## [Source passage]
^^^^^^^^
I had fun with makeup when I was young because I was a competitive cheerleader in high school and for competitions we had to wear eyeshadow. But I didn't start wearing mascara until I was around 13 or 14. I remember stealing it from my mom's makeup kit or sneaking into my older sister's room and putting on some of hers before school.
During high school I was in the art club, I love drawing and painting, and I volunteered to face paint children at events in my community and always had a lot of fun with it. Then at around 15, I got into even more creative make-up. I would watch James Charles and another YouTuber called "Glam&Gore" who does special effects makeup tutorials. I found them both really inspiring.
But a few months later, at 16, I started experiencing really bad fatigue, headaches, cramps, stomach ache and bleeding in my stools. I was probably having symptoms for three or four months before I told my parents because I kept thinking that it was a stomach bug. I was then diagnosed with ulcerative colitis in August 2018, during my junior year of high school. Ulcerative colitis is a type of inflammatory bowel disease that is chronic, meaning there is no cure yet.
^^^^^^^^
## [Information shown]
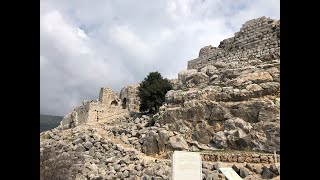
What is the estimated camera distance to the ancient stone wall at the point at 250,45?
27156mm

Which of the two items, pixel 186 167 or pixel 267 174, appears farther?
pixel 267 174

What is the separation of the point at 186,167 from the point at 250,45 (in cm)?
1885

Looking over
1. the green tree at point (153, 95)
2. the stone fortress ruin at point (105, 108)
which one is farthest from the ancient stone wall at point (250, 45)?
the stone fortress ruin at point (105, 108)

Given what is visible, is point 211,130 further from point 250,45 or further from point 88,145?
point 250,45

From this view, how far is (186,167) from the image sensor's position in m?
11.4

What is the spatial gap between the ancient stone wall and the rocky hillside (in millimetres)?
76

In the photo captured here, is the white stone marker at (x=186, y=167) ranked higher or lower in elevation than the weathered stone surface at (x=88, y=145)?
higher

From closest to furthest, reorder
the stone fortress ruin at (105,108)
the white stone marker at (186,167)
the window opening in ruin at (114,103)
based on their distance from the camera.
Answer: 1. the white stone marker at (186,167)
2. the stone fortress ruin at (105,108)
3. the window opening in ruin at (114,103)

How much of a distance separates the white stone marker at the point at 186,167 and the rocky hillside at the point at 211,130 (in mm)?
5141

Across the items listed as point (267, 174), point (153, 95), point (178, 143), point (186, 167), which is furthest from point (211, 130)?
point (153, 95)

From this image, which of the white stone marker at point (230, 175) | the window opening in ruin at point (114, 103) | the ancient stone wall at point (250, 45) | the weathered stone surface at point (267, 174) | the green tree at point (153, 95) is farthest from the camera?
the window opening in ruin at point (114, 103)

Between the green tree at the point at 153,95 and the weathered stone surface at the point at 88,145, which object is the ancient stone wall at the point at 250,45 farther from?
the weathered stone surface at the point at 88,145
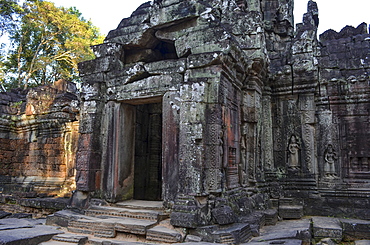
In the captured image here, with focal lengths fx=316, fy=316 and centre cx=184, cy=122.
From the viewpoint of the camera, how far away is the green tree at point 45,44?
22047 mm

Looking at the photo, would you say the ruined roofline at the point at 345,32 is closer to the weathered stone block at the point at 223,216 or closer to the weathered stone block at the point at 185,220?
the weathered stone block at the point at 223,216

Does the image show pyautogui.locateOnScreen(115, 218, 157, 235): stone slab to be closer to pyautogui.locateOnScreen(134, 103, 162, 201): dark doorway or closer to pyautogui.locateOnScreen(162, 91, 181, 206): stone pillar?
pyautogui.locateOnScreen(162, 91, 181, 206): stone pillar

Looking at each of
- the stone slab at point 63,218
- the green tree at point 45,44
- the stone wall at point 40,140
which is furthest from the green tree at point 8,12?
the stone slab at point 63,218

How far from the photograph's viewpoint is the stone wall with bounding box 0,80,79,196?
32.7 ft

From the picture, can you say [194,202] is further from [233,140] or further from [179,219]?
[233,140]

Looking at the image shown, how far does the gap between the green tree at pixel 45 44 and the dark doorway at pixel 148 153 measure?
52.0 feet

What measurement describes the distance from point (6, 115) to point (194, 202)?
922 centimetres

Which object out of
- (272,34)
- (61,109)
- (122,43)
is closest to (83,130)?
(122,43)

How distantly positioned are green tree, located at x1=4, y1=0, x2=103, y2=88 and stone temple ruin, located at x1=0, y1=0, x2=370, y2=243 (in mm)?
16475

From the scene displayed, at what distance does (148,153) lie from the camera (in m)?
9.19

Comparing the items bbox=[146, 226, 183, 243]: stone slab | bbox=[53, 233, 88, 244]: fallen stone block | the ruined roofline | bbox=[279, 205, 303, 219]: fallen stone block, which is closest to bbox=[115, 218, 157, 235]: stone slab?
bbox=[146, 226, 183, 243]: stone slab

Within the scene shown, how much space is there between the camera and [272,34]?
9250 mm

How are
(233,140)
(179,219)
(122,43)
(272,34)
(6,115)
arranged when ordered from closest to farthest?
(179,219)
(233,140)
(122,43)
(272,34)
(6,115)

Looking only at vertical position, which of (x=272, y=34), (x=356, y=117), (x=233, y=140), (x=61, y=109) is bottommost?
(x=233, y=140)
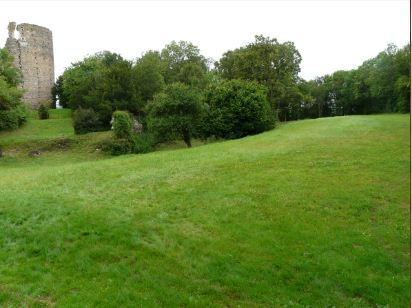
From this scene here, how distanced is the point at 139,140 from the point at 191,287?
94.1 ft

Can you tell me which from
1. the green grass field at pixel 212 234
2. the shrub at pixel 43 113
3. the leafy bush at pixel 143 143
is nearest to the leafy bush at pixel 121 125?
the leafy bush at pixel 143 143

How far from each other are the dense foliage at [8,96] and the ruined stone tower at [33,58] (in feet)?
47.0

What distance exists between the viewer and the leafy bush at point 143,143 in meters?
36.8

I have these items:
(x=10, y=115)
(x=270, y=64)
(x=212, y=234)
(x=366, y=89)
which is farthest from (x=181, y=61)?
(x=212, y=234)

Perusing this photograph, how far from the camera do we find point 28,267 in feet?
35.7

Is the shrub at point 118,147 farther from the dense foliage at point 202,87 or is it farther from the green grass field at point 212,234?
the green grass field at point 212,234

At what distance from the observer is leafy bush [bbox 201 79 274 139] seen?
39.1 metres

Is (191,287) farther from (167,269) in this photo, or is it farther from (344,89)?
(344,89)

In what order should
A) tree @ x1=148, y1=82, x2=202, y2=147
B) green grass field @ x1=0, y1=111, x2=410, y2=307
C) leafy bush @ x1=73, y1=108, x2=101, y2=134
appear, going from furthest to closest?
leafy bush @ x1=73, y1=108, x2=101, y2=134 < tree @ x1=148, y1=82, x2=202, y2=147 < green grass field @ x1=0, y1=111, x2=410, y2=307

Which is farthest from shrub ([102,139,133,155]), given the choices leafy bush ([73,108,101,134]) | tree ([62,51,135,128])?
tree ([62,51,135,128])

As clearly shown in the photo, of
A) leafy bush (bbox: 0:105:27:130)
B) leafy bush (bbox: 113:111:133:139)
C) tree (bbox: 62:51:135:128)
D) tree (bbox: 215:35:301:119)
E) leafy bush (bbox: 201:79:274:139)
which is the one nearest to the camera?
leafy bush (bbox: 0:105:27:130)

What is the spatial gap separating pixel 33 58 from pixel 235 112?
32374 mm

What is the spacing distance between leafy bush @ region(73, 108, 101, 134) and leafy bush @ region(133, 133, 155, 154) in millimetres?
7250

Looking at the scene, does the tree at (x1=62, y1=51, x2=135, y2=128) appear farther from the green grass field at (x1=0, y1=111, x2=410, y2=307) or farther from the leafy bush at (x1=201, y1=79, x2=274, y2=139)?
^^^^^^^^
## [Exercise details]
Please write out the makeup passage again, starting with "I had fun with" and going on through "both really inspiring.", switching "art club" to "drama club" wherever it occurs.

## [Completed task]
I had fun with makeup when I was young because I was a competitive cheerleader in high school and for competitions we had to wear eyeshadow. But I didn't start wearing mascara until I was around 13 or 14. I remember stealing it from my mom's makeup kit or sneaking into my older sister's room and putting on some of hers before school.
During high school I was in the drama club, I love drawing and painting, and I volunteered to face paint children at events in my community and always had a lot of fun with it. Then at around 15, I got into even more creative make-up. I would watch James Charles and another YouTuber called "Glam&Gore" who does special effects makeup tutorials. I found them both really inspiring.